4. Always allow expansion.

Useful commands

# Inventory
kubectl get storageclass
kubectl describe storageclass <name>
kubectl get sc -o yaml

# Find PVCs per SC
kubectl get pvc -A -o json | jq -r --arg sc "<sc>" '.items[] | select(.spec.storageClassName == $sc) | "\(.metadata.namespace)/\(.metadata.name)"'

# Default SC
kubectl get sc -o jsonpath='{range .items[*]}{.metadata.name} {.metadata.annotations.storageclass\.kubernetes\.io/is-default-class}{"\n"}{end}'

# Set as default
kubectl patch storageclass <name> -p '{"metadata":{"annotations":{"storageclass.kubernetes.io/is-default-class":"true"}}}'

# Remove default from another
kubectl patch storageclass <name> -p '{"metadata":{"annotations":{"storageclass.kubernetes.io/is-default-class":"false"}}}'

Patterns

Fast tier (databases on AWS gp3 with IOPS)

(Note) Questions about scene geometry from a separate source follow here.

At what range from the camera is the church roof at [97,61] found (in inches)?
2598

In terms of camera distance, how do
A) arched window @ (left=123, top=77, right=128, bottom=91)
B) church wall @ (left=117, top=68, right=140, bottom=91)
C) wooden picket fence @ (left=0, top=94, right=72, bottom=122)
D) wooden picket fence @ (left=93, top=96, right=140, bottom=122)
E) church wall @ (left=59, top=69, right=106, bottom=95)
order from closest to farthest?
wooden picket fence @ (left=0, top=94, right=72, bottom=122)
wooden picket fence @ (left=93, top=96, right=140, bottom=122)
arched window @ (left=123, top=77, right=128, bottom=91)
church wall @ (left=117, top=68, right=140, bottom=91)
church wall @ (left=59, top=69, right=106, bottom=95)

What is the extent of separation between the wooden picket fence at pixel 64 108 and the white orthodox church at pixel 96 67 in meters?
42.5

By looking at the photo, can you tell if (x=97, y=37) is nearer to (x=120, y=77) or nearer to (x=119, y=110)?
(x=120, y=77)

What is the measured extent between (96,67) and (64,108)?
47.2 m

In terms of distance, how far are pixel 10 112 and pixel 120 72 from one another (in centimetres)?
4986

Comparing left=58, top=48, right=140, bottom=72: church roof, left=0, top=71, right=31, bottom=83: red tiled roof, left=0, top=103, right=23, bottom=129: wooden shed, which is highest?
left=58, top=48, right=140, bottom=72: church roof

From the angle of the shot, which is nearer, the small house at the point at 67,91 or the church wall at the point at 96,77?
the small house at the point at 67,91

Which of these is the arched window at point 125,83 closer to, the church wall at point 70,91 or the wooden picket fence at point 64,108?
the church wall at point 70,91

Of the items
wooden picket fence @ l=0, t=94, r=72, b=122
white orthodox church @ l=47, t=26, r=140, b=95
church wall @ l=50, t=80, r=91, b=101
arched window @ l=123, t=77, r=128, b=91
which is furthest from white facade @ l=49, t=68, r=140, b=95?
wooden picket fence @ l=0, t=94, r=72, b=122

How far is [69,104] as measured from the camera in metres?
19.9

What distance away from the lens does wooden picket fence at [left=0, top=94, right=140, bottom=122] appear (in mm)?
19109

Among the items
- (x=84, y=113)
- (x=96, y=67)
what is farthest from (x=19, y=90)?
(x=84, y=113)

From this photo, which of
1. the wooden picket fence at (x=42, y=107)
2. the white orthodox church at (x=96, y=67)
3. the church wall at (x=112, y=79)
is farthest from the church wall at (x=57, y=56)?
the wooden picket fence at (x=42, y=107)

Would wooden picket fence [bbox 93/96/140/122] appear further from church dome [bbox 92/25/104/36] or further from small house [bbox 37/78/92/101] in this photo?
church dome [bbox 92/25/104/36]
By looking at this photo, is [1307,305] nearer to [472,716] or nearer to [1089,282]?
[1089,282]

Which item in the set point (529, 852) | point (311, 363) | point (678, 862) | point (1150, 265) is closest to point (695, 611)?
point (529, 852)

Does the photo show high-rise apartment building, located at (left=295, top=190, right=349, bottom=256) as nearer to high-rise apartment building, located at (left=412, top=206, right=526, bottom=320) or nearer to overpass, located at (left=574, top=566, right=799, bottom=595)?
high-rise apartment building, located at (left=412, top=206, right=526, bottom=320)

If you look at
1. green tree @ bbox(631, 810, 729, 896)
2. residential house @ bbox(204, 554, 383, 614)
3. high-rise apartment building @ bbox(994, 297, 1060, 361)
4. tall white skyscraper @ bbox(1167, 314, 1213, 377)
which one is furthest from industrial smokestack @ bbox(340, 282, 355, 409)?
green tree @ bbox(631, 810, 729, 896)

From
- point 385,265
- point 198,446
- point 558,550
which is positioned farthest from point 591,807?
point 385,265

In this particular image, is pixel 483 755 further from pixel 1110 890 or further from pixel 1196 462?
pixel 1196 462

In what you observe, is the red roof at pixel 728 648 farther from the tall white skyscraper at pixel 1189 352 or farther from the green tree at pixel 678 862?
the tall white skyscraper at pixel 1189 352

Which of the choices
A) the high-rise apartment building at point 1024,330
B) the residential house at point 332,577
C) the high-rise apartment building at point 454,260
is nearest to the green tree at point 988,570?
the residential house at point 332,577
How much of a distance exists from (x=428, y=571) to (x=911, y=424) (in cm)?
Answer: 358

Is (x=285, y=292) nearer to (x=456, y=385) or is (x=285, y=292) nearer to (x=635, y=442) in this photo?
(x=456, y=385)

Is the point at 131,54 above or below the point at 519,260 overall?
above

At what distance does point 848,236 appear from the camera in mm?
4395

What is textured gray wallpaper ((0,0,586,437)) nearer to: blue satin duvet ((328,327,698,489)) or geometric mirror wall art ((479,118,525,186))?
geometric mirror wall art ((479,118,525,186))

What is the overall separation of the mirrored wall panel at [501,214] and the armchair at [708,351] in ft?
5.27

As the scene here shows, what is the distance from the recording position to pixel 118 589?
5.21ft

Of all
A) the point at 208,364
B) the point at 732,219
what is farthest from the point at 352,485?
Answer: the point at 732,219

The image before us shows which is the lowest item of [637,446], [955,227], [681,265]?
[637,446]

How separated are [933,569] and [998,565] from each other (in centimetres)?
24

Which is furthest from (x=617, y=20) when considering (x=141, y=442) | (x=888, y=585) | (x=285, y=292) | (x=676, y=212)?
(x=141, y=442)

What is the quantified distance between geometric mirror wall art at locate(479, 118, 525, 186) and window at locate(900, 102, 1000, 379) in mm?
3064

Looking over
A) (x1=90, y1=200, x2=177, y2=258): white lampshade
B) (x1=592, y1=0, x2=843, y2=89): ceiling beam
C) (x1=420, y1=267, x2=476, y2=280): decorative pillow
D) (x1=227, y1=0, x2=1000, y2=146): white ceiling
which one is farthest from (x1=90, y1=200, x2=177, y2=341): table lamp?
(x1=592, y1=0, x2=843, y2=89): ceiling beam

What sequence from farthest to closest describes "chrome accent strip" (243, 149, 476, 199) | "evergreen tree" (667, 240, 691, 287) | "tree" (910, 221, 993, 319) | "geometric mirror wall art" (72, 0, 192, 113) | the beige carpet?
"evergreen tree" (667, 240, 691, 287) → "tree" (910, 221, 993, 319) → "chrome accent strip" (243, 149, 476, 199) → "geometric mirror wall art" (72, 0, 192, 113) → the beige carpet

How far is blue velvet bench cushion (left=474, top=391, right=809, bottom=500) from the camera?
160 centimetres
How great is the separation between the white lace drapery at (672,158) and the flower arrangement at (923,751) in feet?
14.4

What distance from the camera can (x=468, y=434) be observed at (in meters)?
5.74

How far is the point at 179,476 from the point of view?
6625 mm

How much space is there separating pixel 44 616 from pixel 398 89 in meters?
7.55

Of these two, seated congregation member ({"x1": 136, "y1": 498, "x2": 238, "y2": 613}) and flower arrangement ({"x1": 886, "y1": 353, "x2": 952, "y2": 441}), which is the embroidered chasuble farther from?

apiVersion: storage.k8s.io/v1
kind: StorageClass
metadata:
  name: db-fast
provisioner: ebs.csi.aws.com
parameters:
  type: gp3
  iops: "16000"
  throughput: "1000"
  encrypted: "true"
  kmsKeyId: "arn:aws:kms:us-east-1:123:key/abc"
reclaimPolicy: Retain
volumeBindingMode: WaitForFirstConsumer
allowVolumeExpansion: true

Standard tier

apiVersion: storage.k8s.io/v1
kind: StorageClass
metadata:
  name: standard
  annotations:
    storageclass.kubernetes.io/is-default-class: "true"
provisioner: ebs.csi.aws.com
parameters:
  type: gp3
  encrypted: "true"
reclaimPolicy: Delete                # OK for default / non-critical
volumeBindingMode: WaitForFirstConsumer
allowVolumeExpansion: true

Cheap / batch

apiVersion: storage.k8s.io/v1
kind: StorageClass
metadata:
  name: cheap
provisioner: ebs.csi.aws.com
parameters:
  type: sc1                          # cold HDD
reclaimPolicy: Delete
volumeBindingMode: WaitForFirstConsumer
allowVolumeExpansion: true

Multi-zone / replicated (e.g., Longhorn)

apiVersion: storage.k8s.io/v1
kind: StorageClass
metadata:
  name: replicated
provisioner: driver.longhorn.io
parameters:
  numberOfReplicas: "3"
  staleReplicaTimeout: "30"
  fromBackup: ""
  fsType: ext4
reclaimPolicy: Retain
volumeBindingMode: Immediate
allowVolumeExpansion: true

Common findings this catches

• PVC stuck Pending in single-zone cluster with Immediate binding zonal SC → use WaitForFirstConsumer.
• Multiple default SCs → only one should have annotation.
• Delete reclaim on production = silent data loss; verify.
• allowVolumeExpansion: false blocks future resize.
• Backend missing parameter (e.g., wrong type) → provision fails.
• KMS key wrong → encryption fails.
• Mount option breaks fs check → driver-specific.

When to escalate

• New CSI driver evaluation — POC in staging.
• Multi-tier rollout — staged.
• Default SC change — coordinate widely.